A reference Librarian wears many hats these days. Just ask Rand Hall, who is Head of Reference and Adult Services at the Bedford Free Public Library. When his “day job” is over, you might find Rand doing stand-up comedy at one of the local area’s “open mic” venues. It’s a new interest of his and when asked where he finds his material, Rand said “Oh, political issues or observations of people.”
He was elated recently to actually, as he said “receive pay for a performance,” which he feels gives him professional status.
His major work, of course, is the services he provides to the community on the reference desk at the Library. Today’s reference work is more complex than simply fielding questions on “where do I find?” (fill in the blanks.) Visitors to the Library often need help of a more technologically advanced kind. And that’s where Hall’s special talents come into play.
For instance, there is no longer a public-use copier in the Library (the company providing this service decided to end it), which means a patron can either choose to go down to the local UPS store and pay for copies or Hall can help the user scan a document and then print it. It’s a bit more complex, but it’s free and Hall is there to assist.
Recently, Rand said, a patron with low vision needed help installing library apps on their computer. Support services such as this are part of Hall’s “Book a Librarian” office hours, offered every Tuesday evening from 7 to 8:30 p.m. With a phone call to the Library, you can reserve a 30-minute session for one-on-one tech help to learn how to check out eBooks and eAudio, use online resources, set up new online accounts, and organize digital photographs.
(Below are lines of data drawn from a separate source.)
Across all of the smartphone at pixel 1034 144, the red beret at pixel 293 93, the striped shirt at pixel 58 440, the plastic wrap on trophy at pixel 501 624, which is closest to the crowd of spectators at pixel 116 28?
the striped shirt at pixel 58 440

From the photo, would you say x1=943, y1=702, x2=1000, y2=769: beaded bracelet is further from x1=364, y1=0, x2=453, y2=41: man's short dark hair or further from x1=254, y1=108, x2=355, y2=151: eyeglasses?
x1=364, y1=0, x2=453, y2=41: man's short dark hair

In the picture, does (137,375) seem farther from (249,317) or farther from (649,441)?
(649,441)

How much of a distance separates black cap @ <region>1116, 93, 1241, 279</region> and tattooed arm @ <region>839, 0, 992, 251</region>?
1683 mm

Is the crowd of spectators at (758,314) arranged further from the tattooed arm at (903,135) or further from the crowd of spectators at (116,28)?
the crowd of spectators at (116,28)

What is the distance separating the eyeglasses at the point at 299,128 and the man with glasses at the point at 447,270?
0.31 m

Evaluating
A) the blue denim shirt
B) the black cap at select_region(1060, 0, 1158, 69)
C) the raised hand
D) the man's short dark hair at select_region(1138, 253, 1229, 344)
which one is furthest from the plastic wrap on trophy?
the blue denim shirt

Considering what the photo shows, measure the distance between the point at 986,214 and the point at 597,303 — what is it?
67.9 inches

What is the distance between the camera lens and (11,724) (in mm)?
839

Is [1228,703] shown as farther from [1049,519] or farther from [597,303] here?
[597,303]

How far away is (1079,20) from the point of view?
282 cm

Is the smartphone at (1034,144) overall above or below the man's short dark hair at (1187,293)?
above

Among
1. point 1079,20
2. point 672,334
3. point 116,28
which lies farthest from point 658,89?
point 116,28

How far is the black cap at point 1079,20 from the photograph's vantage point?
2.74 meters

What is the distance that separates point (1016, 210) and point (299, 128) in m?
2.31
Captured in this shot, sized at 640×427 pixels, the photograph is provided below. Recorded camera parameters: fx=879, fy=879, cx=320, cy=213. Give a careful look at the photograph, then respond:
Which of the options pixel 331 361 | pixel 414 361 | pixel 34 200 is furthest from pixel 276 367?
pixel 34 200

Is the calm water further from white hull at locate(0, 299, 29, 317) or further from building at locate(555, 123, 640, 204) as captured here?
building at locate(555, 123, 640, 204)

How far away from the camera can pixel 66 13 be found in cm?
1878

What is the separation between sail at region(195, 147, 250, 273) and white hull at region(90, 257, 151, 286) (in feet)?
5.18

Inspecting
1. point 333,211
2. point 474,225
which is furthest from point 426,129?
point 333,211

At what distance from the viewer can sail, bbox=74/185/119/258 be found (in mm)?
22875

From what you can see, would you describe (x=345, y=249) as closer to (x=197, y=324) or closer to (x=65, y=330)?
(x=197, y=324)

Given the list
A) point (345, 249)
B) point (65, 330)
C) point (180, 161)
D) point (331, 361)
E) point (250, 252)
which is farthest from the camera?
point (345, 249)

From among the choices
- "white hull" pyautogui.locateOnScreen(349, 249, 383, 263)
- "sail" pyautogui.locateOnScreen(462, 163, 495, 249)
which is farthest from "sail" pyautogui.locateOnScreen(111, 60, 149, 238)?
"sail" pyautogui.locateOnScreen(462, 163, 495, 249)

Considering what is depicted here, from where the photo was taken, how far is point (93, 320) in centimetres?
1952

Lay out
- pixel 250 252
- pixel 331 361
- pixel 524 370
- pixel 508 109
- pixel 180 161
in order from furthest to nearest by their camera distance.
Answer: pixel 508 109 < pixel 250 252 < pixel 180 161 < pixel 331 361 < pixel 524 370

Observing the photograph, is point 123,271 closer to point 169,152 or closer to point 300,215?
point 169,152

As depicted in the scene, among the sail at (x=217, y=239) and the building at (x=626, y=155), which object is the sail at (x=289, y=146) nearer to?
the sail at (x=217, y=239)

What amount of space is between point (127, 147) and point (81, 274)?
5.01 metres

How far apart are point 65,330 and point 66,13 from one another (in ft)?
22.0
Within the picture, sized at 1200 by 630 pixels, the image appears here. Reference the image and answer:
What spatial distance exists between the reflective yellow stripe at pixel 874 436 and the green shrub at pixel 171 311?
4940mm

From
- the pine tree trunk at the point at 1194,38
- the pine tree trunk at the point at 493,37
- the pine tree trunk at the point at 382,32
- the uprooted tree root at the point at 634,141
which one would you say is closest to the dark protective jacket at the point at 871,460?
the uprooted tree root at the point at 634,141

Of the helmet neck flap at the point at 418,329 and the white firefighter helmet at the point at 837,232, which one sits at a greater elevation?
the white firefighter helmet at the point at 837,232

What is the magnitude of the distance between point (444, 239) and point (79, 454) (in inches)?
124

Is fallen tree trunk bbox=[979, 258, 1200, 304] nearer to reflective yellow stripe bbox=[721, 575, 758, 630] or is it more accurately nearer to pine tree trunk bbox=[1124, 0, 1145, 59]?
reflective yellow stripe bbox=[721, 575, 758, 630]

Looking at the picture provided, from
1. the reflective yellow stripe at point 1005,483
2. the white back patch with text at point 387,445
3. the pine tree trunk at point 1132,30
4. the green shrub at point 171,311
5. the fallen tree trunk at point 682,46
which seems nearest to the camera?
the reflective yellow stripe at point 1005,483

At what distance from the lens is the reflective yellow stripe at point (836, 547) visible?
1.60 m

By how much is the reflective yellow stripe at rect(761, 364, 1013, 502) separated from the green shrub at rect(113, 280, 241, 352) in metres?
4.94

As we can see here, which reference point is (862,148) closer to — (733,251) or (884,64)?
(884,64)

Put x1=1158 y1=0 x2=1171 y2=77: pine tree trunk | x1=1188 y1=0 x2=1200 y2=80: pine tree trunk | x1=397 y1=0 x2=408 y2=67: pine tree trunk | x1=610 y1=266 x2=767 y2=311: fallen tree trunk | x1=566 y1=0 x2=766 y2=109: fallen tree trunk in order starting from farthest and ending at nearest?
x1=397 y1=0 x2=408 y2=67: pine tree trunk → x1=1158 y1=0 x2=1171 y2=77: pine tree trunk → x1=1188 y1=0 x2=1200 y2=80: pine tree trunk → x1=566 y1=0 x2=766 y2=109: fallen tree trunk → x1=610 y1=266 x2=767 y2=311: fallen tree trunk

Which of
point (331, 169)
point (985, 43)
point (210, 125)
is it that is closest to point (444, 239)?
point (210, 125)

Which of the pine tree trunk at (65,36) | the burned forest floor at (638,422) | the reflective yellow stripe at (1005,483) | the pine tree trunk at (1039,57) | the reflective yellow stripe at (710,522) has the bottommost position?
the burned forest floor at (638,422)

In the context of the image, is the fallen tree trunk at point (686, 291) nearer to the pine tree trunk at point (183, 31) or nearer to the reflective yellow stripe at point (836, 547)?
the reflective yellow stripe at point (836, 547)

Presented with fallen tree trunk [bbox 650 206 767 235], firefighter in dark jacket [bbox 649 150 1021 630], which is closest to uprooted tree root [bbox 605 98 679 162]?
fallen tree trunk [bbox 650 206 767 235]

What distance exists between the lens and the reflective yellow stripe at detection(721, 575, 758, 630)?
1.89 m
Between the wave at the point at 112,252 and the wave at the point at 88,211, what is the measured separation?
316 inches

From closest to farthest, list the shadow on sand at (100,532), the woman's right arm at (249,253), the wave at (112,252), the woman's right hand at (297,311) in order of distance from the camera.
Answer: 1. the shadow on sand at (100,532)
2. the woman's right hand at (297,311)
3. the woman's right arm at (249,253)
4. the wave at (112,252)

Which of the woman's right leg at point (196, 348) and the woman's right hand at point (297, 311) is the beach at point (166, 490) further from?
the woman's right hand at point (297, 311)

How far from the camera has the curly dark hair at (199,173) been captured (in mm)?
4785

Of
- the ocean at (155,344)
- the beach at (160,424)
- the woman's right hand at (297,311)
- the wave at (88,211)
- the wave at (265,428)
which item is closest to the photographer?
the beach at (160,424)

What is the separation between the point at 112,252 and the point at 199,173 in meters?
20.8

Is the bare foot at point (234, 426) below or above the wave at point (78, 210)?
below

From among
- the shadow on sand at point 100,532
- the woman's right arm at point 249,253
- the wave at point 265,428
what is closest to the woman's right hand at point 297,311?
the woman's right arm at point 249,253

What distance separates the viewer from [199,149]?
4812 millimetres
To get help, phone 781-275-9440, ext. 3.
Hall described another rewarding patron interaction that involved a researcher who needed help locating references in journals and books, perhaps a more typical reference service.
Rand Hall joined the Bedford Library staff in 2014. During an initial interview with The Citizen at that time, he mentioned that he was an enthusiastic video gamer, a hobby he still enjoys. In looking at the information world outside the Library, Rand mentioned he follows a website called Ground News (https.//web.ground.news) that presents the news from multiple perspectives, categorizing the reporting on a scale from left to center to right. As for today’s hot issue, artificial intelligence, Hall says he has only dabbled in AI.
During the pandemic when much of Hall’s work was by phone or online, he developed and completed a website to present the full text — emended and annotated — of every noteworthy out-of-copyright history of Bedford. Two works that are cited more than any others are Abram English Brown’s “History of the Town of Bedford,” (1891) and Kathleen Kelly Broomer’s “Historic Properties and Neighborhoods” (2015), an invaluable resource for learning about homes and buildings in town.
Two other works cited frequently are: “The Bedford Flag Unfurled” (2000) – the history of the Bedford Flag by Town Historian Sharon McDonald and “The Bedford Sampler, a communal history of Bedford,” compiled and edited by the Friends of the Bedford Free Public Library. This one is basically a cookbook with some town history and it’s fun to browse to see what local cooks were preparing in the 1960s. You can find these books in the Bedford Room.